# How do you find all the real and complex roots of  P(x) = x^5 + 3x^3 + 2x - 6?

Feb 21, 2016

Here's a partial answer. I may provide another (numerical) approach later...

#### Explanation:

First note that the sum of the coefficients is zero.

That is: $1 + 3 + 2 - 6 = 0$

So $P \left(1\right) = 0$ and $\left(x - 1\right)$ is a factor:

${x}^{5} + 3 {x}^{3} + 2 x - 6 = \left(x - 1\right) \left({x}^{4} + {x}^{3} + 4 {x}^{2} + 4 x + 6\right)$

By the rational root theorem any rational zeros of $f \left(x\right) = {x}^{4} + {x}^{3} + 4 {x}^{2} + 4 x + 6$ must be expressible in the form $\frac{p}{q}$ for integers $p$ and $q$ such that $p$ is a divisor of the constant term $6$ and $q$ a divisor of the coefficient $1$ of the leading term.

In addition, all of the coefficients of $f \left(x\right)$ are positive, so it has no positive zeros. so the only possible rational zeros are:

$- 1$, $- 2$, $- 3$, $- 6$

None of these work, so $f \left(x\right) = 0$ has no rational roots.

It is possible to solve $f \left(x\right) = 0$ algebraically, but it gets rather messy.

Here's a quick sketch of how to do it:

First multiply $f \left(x\right)$ by ${4}^{4} = 256$ and substitute $t = \left(4 x + 1\right)$ to get the equation:

${t}^{4} + 58 {t}^{2} + 139 t + 1338 = 0$

Since this has no cubic term, it has a factorisation of the form:

${t}^{4} + 58 {t}^{2} + 139 t + 1338 = \left({t}^{2} + A t + B\right) \left({t}^{2} - A t + C\right)$

Multiply this out and equate coefficients to get three simultaneous equations in $A$, $B$ and $C$.

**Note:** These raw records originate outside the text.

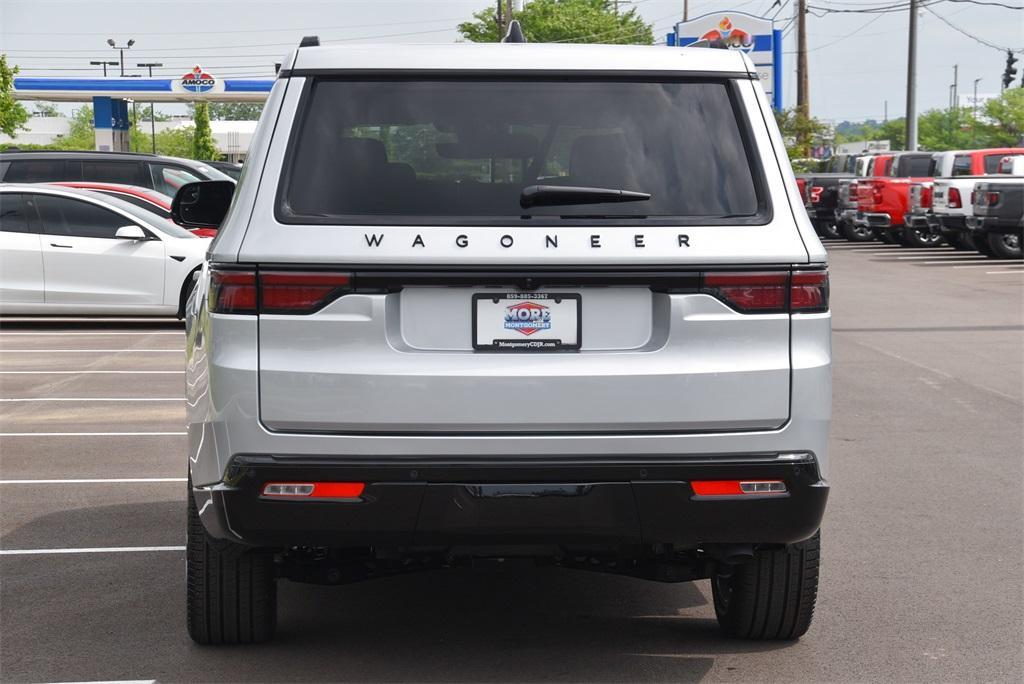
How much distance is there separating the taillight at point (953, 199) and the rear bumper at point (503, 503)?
24200 mm

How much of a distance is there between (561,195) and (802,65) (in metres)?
48.0

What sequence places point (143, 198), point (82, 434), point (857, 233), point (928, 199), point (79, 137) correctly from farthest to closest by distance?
point (79, 137) < point (857, 233) < point (928, 199) < point (143, 198) < point (82, 434)

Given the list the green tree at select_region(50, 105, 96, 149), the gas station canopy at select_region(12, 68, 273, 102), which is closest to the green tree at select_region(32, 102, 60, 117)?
the green tree at select_region(50, 105, 96, 149)

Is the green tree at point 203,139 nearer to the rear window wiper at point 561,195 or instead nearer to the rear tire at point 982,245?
the rear tire at point 982,245

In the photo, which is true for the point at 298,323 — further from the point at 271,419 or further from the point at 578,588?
the point at 578,588

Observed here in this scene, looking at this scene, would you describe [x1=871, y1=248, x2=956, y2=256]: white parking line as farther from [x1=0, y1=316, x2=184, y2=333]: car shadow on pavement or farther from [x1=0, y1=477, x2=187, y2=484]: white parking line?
[x1=0, y1=477, x2=187, y2=484]: white parking line

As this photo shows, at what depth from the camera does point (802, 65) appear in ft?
165

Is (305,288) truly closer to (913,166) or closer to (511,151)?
(511,151)

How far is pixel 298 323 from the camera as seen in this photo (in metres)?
4.12

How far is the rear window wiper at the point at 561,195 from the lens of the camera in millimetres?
4203

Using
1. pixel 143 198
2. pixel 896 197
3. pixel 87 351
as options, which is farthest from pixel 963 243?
pixel 87 351

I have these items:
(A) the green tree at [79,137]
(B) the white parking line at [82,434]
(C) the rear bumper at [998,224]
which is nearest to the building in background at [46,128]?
(A) the green tree at [79,137]

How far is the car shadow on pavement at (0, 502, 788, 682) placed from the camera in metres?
4.79

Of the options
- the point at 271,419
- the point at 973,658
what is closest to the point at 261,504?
the point at 271,419
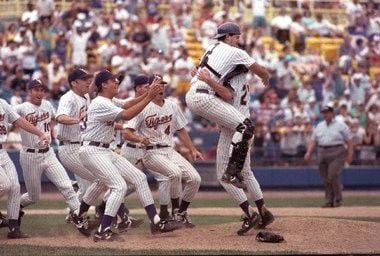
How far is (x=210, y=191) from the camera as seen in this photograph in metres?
22.1

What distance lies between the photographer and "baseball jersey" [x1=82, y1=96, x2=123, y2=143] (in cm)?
1195

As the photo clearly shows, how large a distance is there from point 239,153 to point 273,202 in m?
7.86

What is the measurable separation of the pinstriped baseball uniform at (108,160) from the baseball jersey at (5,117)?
115 cm

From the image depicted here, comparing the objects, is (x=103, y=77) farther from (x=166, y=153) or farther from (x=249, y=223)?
(x=249, y=223)

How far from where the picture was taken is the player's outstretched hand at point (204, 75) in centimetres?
1179

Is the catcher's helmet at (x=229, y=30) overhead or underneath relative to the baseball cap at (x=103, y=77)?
→ overhead

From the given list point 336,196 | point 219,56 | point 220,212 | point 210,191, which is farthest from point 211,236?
point 210,191

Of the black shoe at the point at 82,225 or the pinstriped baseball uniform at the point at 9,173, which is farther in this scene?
the black shoe at the point at 82,225

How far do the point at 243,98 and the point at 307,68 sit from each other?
1319 cm

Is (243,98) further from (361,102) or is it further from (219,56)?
(361,102)

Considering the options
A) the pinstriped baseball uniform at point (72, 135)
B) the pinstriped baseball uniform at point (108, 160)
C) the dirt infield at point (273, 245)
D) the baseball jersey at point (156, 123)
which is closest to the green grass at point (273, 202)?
the pinstriped baseball uniform at point (72, 135)

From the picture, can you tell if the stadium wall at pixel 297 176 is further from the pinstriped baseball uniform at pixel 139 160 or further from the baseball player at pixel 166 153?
the baseball player at pixel 166 153

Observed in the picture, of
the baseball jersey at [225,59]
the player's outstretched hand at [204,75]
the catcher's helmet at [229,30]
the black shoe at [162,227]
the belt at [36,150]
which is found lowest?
the black shoe at [162,227]

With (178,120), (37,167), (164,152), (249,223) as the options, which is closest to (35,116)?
(37,167)
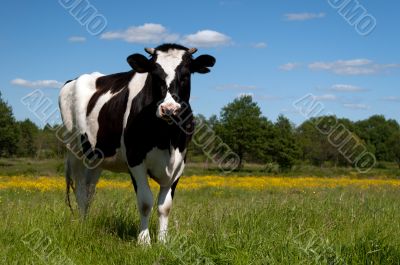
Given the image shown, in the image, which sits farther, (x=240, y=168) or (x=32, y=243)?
(x=240, y=168)

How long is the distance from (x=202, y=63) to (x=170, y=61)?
0.63 meters

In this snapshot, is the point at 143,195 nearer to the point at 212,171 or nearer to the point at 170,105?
the point at 170,105

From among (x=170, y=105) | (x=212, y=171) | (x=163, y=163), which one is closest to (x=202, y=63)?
(x=170, y=105)

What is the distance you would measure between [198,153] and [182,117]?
80.4 m

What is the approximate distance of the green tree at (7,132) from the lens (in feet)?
219

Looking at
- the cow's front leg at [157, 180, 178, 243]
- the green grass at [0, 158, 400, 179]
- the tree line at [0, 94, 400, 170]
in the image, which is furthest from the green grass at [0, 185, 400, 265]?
the tree line at [0, 94, 400, 170]

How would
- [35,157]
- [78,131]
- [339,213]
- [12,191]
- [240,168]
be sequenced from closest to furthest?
[339,213], [78,131], [12,191], [240,168], [35,157]

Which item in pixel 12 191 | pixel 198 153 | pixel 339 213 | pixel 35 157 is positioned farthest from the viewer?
pixel 198 153

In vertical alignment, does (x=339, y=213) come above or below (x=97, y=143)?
below

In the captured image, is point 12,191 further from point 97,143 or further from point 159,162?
point 159,162

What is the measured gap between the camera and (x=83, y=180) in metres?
8.32

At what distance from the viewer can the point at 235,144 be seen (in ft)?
233

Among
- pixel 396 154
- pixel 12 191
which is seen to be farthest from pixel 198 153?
pixel 12 191

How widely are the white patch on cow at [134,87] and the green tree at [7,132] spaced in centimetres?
6453
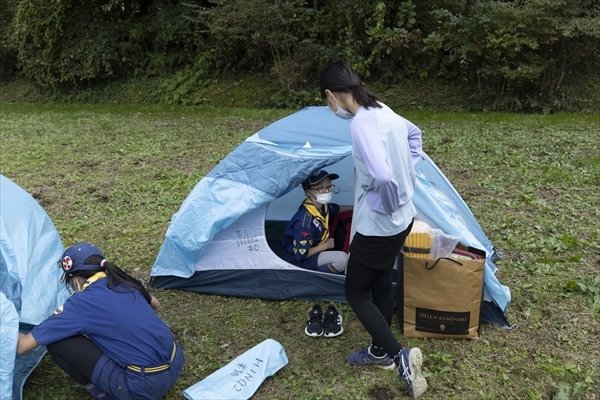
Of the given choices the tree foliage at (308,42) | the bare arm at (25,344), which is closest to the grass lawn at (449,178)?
the bare arm at (25,344)

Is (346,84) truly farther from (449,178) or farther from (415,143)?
(449,178)

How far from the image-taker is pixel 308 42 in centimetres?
1249

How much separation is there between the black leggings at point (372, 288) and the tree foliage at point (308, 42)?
854cm

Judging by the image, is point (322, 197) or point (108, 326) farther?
point (322, 197)

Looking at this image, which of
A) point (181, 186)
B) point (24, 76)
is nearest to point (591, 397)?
point (181, 186)

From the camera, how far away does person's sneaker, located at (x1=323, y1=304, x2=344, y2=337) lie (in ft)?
11.4

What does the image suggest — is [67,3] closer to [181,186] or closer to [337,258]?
[181,186]

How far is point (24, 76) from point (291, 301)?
16234 mm

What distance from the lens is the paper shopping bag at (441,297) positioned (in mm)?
3162

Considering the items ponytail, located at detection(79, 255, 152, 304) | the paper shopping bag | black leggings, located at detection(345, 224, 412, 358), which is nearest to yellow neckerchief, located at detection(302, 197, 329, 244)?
the paper shopping bag

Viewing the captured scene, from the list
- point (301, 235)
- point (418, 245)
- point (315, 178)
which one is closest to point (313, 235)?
point (301, 235)

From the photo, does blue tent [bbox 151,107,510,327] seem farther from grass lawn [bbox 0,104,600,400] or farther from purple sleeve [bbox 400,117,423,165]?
purple sleeve [bbox 400,117,423,165]

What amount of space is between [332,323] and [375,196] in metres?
1.14

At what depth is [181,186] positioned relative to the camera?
21.0 ft
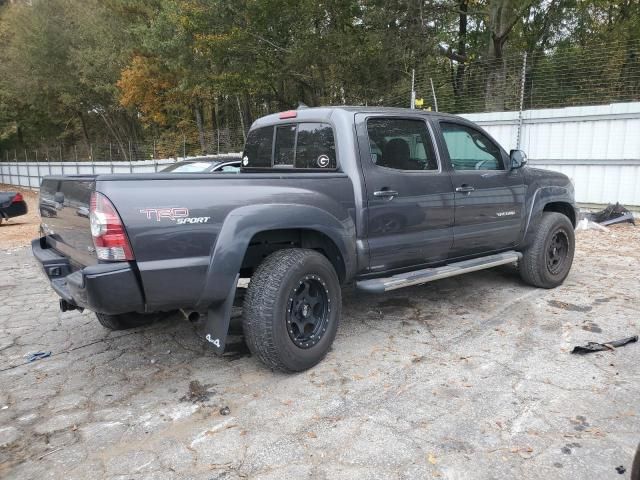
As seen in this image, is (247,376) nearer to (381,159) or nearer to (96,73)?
(381,159)

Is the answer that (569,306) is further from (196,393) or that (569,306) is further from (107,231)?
(107,231)

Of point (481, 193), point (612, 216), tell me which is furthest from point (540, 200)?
point (612, 216)

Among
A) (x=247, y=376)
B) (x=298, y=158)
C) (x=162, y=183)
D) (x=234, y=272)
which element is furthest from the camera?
(x=298, y=158)

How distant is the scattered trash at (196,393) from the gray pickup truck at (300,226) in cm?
37

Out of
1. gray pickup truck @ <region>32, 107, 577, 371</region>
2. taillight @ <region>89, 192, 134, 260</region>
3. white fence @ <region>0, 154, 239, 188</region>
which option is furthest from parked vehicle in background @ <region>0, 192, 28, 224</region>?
taillight @ <region>89, 192, 134, 260</region>

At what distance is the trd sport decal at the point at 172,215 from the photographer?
2832mm

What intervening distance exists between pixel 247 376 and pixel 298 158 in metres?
1.89

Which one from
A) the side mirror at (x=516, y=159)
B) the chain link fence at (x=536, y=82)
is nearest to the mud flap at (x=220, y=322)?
the side mirror at (x=516, y=159)

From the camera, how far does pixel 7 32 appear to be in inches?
1255

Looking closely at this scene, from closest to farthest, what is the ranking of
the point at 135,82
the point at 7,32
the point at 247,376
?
the point at 247,376, the point at 135,82, the point at 7,32

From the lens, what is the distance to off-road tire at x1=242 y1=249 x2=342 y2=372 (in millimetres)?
3234

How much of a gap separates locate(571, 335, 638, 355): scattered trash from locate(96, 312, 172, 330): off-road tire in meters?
3.33

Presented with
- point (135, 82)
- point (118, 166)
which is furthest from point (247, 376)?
point (135, 82)

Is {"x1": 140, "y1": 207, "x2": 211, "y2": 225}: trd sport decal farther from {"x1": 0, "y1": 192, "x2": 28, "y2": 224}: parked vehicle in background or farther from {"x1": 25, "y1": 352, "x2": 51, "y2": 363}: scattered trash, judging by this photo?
{"x1": 0, "y1": 192, "x2": 28, "y2": 224}: parked vehicle in background
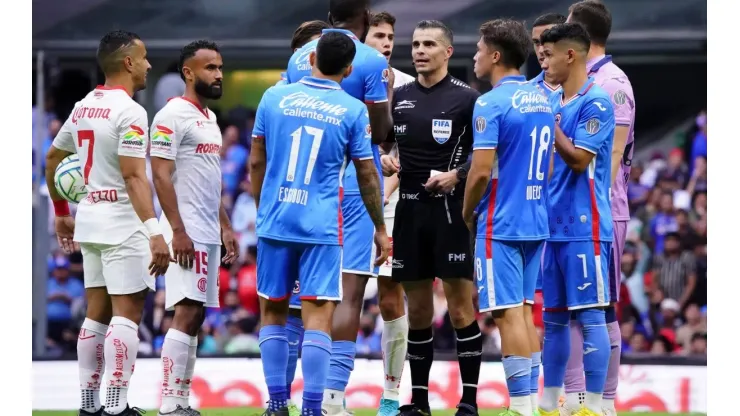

Then use ${\left(B + C\right)}^{2} = {\left(C - B\right)}^{2} + 4 B C$ to derive a cubic equation in ${A}^{2}$:

${\left({A}^{2}\right)}^{3} + 116 {\left({A}^{2}\right)}^{2} - 1988 \left({A}^{2}\right) - 19321 = 0$

To solve this, multiply by $27$ and substitute $s = 3 {A}^{2} + 116$ to get a cubic equation in $s$:

${s}^{3} - 58260 s + 4675597 = 0$

This cubic has $3$ Real roots, and none of the Real roots are expressible in $a + b i$ form with $a$ and $b$ expressed in terms of Real square and cube roots.

So we have the choice of expressing them in terms of Complex cube roots (using Cardano's method or Vieta's substitution) or using the trigonometric cubic solution, expressing the roots in terms of $\cos$ and $\arccos$.

If we have expressions for the roots of our cubic in $s$, then we can deduce expressions for ${A}^{2}$, hence $B$ and $C$, providing quadratic equations that we can solve using the quadratic formula.

This is way too messy, so I would recommend using a numeric method such as Newton's instead.